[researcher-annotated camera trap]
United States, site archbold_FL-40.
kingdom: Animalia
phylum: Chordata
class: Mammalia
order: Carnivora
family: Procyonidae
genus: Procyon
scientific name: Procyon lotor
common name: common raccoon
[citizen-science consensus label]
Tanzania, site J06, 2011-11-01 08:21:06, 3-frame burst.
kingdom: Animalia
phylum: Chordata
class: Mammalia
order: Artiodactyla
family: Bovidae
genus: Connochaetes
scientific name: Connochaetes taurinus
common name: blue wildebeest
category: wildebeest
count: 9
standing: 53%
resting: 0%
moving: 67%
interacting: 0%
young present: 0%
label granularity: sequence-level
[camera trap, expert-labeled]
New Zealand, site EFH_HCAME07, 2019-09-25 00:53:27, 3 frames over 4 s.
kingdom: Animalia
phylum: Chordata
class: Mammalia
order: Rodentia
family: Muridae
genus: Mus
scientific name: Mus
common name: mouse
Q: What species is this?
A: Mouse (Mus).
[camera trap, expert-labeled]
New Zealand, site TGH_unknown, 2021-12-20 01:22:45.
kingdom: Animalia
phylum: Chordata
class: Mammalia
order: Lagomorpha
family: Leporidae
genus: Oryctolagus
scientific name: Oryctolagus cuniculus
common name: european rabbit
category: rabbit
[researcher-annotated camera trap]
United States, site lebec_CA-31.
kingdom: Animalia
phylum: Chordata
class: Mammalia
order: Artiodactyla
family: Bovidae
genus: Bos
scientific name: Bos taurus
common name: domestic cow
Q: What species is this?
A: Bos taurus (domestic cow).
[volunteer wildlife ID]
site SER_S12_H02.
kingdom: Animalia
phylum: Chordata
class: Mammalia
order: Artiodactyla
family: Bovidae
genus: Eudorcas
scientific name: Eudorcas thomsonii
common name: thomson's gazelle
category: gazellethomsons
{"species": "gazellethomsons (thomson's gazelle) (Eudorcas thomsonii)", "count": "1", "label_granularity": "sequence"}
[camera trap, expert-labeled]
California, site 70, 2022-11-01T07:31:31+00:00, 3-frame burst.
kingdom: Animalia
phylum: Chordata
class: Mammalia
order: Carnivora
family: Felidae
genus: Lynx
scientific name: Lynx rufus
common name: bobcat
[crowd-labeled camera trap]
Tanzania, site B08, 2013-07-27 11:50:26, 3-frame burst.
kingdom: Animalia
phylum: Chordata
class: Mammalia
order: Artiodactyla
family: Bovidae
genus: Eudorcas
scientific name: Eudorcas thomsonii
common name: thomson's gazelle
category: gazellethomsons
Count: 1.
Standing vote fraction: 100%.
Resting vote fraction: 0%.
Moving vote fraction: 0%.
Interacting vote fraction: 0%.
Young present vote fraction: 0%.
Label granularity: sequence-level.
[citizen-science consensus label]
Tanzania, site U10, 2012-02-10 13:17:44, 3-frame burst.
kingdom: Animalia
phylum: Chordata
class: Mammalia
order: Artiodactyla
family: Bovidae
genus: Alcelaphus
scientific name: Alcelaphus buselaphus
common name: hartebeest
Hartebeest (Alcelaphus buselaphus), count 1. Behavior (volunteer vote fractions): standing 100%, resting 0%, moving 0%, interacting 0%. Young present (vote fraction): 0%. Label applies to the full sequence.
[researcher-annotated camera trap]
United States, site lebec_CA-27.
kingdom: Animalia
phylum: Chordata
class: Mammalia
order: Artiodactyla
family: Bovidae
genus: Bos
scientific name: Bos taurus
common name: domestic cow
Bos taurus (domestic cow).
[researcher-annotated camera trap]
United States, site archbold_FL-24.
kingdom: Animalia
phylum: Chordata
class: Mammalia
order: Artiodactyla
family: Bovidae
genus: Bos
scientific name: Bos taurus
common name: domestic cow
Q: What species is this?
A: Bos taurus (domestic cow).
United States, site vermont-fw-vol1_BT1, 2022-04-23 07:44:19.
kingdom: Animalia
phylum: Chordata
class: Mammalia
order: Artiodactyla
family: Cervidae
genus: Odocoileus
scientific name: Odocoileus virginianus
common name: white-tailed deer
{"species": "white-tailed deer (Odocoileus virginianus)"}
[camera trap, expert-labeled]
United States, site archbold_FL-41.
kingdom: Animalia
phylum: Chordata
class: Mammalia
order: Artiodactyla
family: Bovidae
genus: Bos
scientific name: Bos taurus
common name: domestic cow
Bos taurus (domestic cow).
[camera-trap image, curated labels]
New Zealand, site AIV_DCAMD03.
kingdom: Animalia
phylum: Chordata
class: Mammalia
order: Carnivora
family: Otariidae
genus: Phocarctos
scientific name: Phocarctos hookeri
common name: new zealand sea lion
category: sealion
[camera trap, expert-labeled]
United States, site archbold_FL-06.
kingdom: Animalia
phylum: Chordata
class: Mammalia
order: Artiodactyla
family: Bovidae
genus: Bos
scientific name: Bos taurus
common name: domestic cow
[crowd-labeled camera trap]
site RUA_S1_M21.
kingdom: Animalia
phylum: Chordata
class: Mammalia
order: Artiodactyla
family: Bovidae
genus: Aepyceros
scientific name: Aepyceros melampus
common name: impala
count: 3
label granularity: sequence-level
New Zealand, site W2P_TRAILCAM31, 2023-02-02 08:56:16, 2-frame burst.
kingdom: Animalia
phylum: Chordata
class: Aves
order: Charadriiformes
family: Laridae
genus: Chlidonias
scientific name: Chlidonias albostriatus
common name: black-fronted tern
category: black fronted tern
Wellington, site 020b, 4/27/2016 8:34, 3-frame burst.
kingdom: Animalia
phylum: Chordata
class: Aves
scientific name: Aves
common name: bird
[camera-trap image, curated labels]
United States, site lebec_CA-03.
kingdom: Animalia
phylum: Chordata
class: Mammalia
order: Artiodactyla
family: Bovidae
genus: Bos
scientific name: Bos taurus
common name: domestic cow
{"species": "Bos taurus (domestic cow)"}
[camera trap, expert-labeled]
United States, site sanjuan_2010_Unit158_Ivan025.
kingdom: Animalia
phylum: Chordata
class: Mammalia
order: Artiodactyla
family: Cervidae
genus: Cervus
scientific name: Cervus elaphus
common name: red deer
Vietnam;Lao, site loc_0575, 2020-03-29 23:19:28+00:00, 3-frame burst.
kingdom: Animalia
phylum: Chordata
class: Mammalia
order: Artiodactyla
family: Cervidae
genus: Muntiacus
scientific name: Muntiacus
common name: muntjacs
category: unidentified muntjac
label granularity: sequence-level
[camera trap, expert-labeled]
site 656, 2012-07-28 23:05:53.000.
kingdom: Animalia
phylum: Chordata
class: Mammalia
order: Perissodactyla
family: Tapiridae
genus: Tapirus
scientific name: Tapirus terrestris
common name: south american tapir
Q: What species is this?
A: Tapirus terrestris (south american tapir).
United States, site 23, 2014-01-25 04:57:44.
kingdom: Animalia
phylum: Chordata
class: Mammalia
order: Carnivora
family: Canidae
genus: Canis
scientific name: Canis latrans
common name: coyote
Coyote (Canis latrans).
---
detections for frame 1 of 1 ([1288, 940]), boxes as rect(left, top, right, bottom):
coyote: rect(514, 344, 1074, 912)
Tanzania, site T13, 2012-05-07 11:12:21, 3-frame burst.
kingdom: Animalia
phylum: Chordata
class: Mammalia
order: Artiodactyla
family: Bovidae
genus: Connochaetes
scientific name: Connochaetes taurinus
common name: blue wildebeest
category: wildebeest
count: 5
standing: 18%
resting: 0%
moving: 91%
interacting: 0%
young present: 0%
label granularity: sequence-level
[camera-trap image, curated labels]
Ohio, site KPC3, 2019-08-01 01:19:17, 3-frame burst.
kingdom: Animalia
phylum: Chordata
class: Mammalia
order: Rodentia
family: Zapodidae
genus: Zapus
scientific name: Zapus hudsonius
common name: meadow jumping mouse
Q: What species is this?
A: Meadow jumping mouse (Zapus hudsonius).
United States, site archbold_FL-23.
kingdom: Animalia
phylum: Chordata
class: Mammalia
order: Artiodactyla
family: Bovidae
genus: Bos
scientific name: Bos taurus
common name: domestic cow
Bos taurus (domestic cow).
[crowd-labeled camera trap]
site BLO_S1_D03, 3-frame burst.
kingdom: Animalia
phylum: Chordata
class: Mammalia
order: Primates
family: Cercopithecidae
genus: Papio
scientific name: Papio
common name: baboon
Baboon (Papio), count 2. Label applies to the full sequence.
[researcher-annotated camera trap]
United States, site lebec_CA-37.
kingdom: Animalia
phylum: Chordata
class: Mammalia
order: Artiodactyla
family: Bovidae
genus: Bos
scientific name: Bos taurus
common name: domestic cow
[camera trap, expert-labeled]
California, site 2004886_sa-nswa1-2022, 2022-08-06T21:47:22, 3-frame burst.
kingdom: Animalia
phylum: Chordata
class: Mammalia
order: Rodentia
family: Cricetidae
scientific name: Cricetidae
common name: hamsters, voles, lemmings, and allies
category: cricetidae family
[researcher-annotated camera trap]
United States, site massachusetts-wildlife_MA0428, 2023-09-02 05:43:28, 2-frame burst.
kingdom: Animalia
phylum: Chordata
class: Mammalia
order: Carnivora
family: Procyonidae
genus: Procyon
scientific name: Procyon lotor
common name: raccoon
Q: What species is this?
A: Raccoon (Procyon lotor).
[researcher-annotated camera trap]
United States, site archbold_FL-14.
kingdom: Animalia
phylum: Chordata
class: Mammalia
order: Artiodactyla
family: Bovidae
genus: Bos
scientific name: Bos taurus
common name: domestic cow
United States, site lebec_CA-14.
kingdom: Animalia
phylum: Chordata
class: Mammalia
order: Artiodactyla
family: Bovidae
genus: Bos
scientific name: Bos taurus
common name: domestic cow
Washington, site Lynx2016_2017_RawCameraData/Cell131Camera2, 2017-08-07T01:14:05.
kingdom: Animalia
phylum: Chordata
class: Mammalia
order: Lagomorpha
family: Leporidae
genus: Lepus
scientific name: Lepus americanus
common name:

────────────────────────────────────────

> _Exercise goal_:
Print, unaltered, every line from the beginning of the material down to the line with "A: Mouse (Mus).".

> _Task response_:
[researcher-annotated camera trap]
United States, site archbold_FL-40.
kingdom: Animalia
phylum: Chordata
class: Mammalia
order: Carnivora
family: Procyonidae
genus: Procyon
scientific name: Procyon lotor
common name: common raccoon
[citizen-science consensus label]
Tanzania, site J06, 2011-11-01 08:21:06, 3-frame burst.
kingdom: Animalia
phylum: Chordata
class: Mammalia
order: Artiodactyla
family: Bovidae
genus: Connochaetes
scientific name: Connochaetes taurinus
common name: blue wildebeest
category: wildebeest
count: 9
standing: 53%
resting: 0%
moving: 67%
interacting: 0%
young present: 0%
label granularity: sequence-level
[camera trap, expert-labeled]
New Zealand, site EFH_HCAME07, 2019-09-25 00:53:27, 3 frames over 4 s.
kingdom: Animalia
phylum: Chordata
class: Mammalia
order: Rodentia
family: Muridae
genus: Mus
scientific name: Mus
common name: mouse
Q: What species is this?
A: Mouse (Mus).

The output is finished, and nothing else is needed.